Avec cette gestion réactive des doses vaccin restantes, la France va donc pouvoir à la fois liquider une large
partie de ses stocks au profit d’autres Etats en besoin, aider gratuitement les pays les plus pauvres à protéger leurs populations contre la grippe et constituer une sorte de réserve stratégique
de vaccins utiles pour d’autres épidémies à venir.
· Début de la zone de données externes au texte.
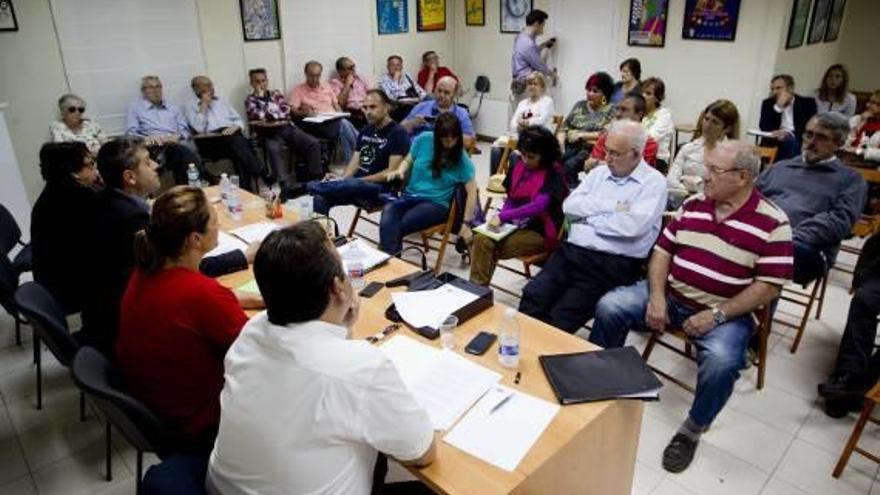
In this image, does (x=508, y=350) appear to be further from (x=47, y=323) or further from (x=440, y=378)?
(x=47, y=323)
► La campagne de vaccination est-elle donc
terminée?
Si non cédons une partie de nos stocks de vaccins, ce n’est pas parce que la grippe A a disparu
définitivement mais parce que les experts de santé publique estiment aujourd’hui qu’une seule dose de vaccin suffit, au lieu de deux originellement, compte tenu de l’évolution de la
maladie.
La campagne de vaccination ne s’arrête donc pas aujourd’hui, d’autant plus qu’une recrudescence de la
grippe reste possible d'ici quelques semaines ou mois. Les François ne doivent donc pas à hésiter à se faire vacciner y compris s'ils n'ont pas reçu de bon de l'Assurance
maladie.
Pour cela ils peuvent toujours se rendre dans les centres de vaccinations mais aussi tout simplement chez leur
médecin libéral. Roselyne Bachelot a en effet annoncé que les conditions étaient désormais réunies pour que les médecins libéraux puissent vacciner leurs patients dans leur cabinet. Deux
millions de vaccins monodose seront ainsi réservés aux médecins généralistes. Chaque médecin pourra proposer à ses patients la vaccination contre la grippe A (H1N1) selon les modalités qu'il
choisira au cours d'une consultation d'une visite habituelle ou bien lors de séances spécifiques pour vacciner plusieurs patients.
Pour la vaccination, les médecins devraient être rémunérés au tarif de la consultation de la visite. Mais
lorsque le patient viendra uniquement pour se faire vacciner, ils seront payés au tarif d'un acte spécifique soit 6,60 euros pris en charge à 100 % par l'Assurance maladie.